The scene where the girl Mimi went to the door of Rodolfo for candlelight, it felt highly relatable to me of how a romance blooms in a coincidence. I do not remember if that has ever happened to me, but it was a romantic scene that every girl dream for in real life. Also, now that I think back, I was low-key judging the poet Rodolfo for not being the prince charming in storybooks. He was not financially doing well, and he did not look fit enough. That was a funny thought I had when watching the scene.

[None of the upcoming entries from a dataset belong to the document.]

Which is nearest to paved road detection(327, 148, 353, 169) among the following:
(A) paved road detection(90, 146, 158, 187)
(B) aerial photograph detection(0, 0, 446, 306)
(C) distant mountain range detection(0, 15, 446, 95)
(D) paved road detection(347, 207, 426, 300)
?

When Mimi introduced herself, she said she was an innocent girl who made a living by embroidering flowers on dresses and she loved making roses. She stayed in a little white room every day and appreciated the beauty of flowers. Her name was Lucia, but people called her Mimi-and I realized that it was a classic introduction of a girl in fairytales, such as Cinderella! Cinderella was friends with birds and rats, never been treated well by her stepmom and stepsisters but nevertheless remained a nice girl with wonderful disposition. She was neither social nor wealthy, and she never desired much more of life. She was pitiable, but pretty. Does that gain affection from males and make them more chivalrous? That is interesting to think about. Also, it made me think a lot about the definition of feminity, or of an ideal female. Being quiet, somewhat naive and fragile like a rose sounds like how she depicted herself, and it was highly attractive to the poet(or is it a trait prevalent in females considered traditionally attractive?).
The most memorable and unique part to me about this performance is the english subtitles on top of the stage. Before La Boheme, I have never been to a performance of another language. Technically, I went to “The tear of St. Peters” earlier this semester which was in Italian, but we did not have subtitles for the performance.